= Boar's Nest =

Fictional restaurant

The Boar's Nest is a fictional local restaurant and tavern appearing in the television series The Dukes of Hazzard and its various spinoff films and other productions, and the movie Moonrunners.

It is the oldest establishment in Hazzard County, and is owned by Boss Hogg. It is the main social gathering place for the Duke family—cousins Bo, Luke and Daisy, and their Uncle Jesse—and their friends and adversaries. One source describes it as the place "where the Dukes unwound with a beer at the end of most episodes". Daisy is employed as a waitress at the business.
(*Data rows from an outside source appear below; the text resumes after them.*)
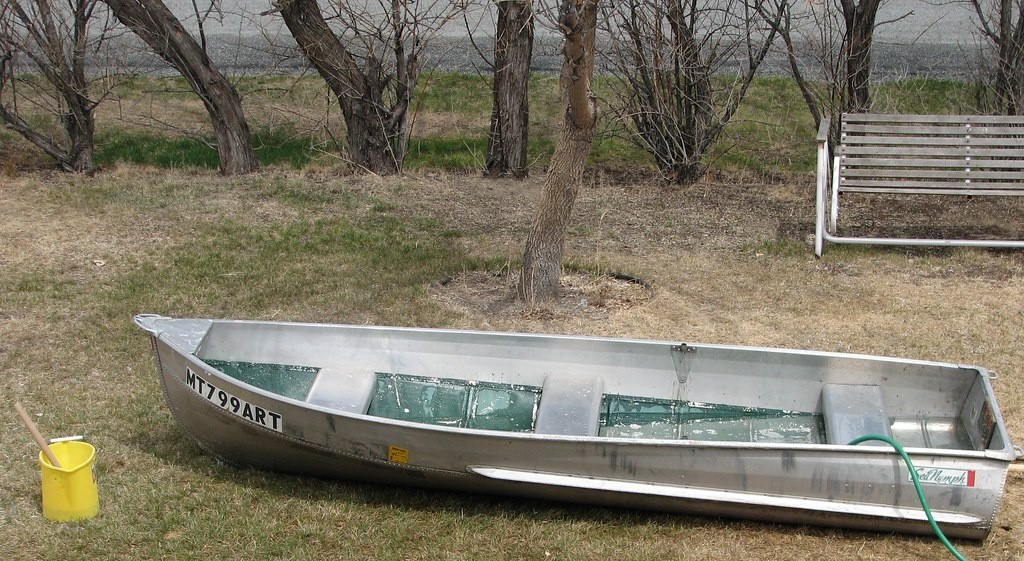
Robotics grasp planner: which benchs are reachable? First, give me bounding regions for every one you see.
[815,112,1024,259]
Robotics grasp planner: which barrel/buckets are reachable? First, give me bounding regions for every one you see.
[37,435,100,522]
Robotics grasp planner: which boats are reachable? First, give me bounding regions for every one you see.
[133,311,1013,542]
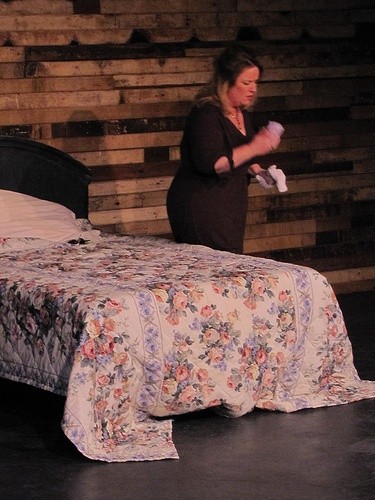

In the 2007 made-for-TV movie, The Dukes of Hazzard: The Beginning, she was depicted as being conservatively-dressed until she sought a job there, adopting her trademark "sexy attire" to gain the approval of bartender Hughie Hogg.

The establishment contains ample seating room for customers, a small kitchen and a bar. The main bar also contains a popcorn machine, a jukebox, a pinball machine, a pool table and pay telephone. There is also a small stage area, where plays, contests and performances by big-name country music stars perform, usually to settle trumped up traffic violations applied by Sheriff Rosco when they pass through his jurisdiction. One group shown performing there was The Oak Ridge Boys, twice featured on the show. Member Joe Bonsall wrote that these were "[t]wo of our most popular appearances on television". Cast member Ben Jones, who played mechanic Cooter in the series, explained:

We had an occasional piece at the end of some episodes called “Boss Hogg's Speed Trap", a musical ending that featured Nashville stars who had been stopped in Hazzard's speed trap and had to perform at the Boar's Nest in lieu of a huge fine. Boss, who owned the joint, would make a killing when Tammy Wynette or Roy Orbison did a show at his honky-tonk.

Jones noted that he suggested having James Brown appear in this way, which the cast supported. The network vetoed this, asserting that this would not appeal to the show's audience, which the cast considered an insulting reaction.

In the back of the restaurant is an office where Boss Hogg conducts many of his crooked business schemes. The basement has an escape tunnel, which was used in the days when the Hogg and Duke families were involved in moonshine running and were trying to elude the authorities.

Outside the business are two HoggoCo gas pumps and ample parking space. The parking lot often serves as the starting and finishing lines for various races that take place in Hazzard County.

In the 1997 The Dukes of Hazzard: Reunion! movie, the original Boar's Nest had been burned down by a wedding party, and a new one was built in town.

==Origin==
The Boar's Nest was an actual bar in the area where Jerry Rushing used to run moonshine. His stories were the basis for the film Moonrunners (the precursor to the Dukes of Hazzard, and the first appearance of the Boar's Nest on camera). The fictional bar was also described as resembling the well-known honky-tonk, Gilley's, in Pasadena, Texas, which was used in the 1980 John Travolta film, Urban Cowboy.

The building used as the Boar's Nest at 290 Flat Rock Road, just north of Covington, Georgia, during the filming of the first five episodes of season one still exists. It is now being used as a church. During later filming of the TV series, the Boar's Nest was one of the standing sets at the Valencia Oaks ranch, near Los Angeles, California.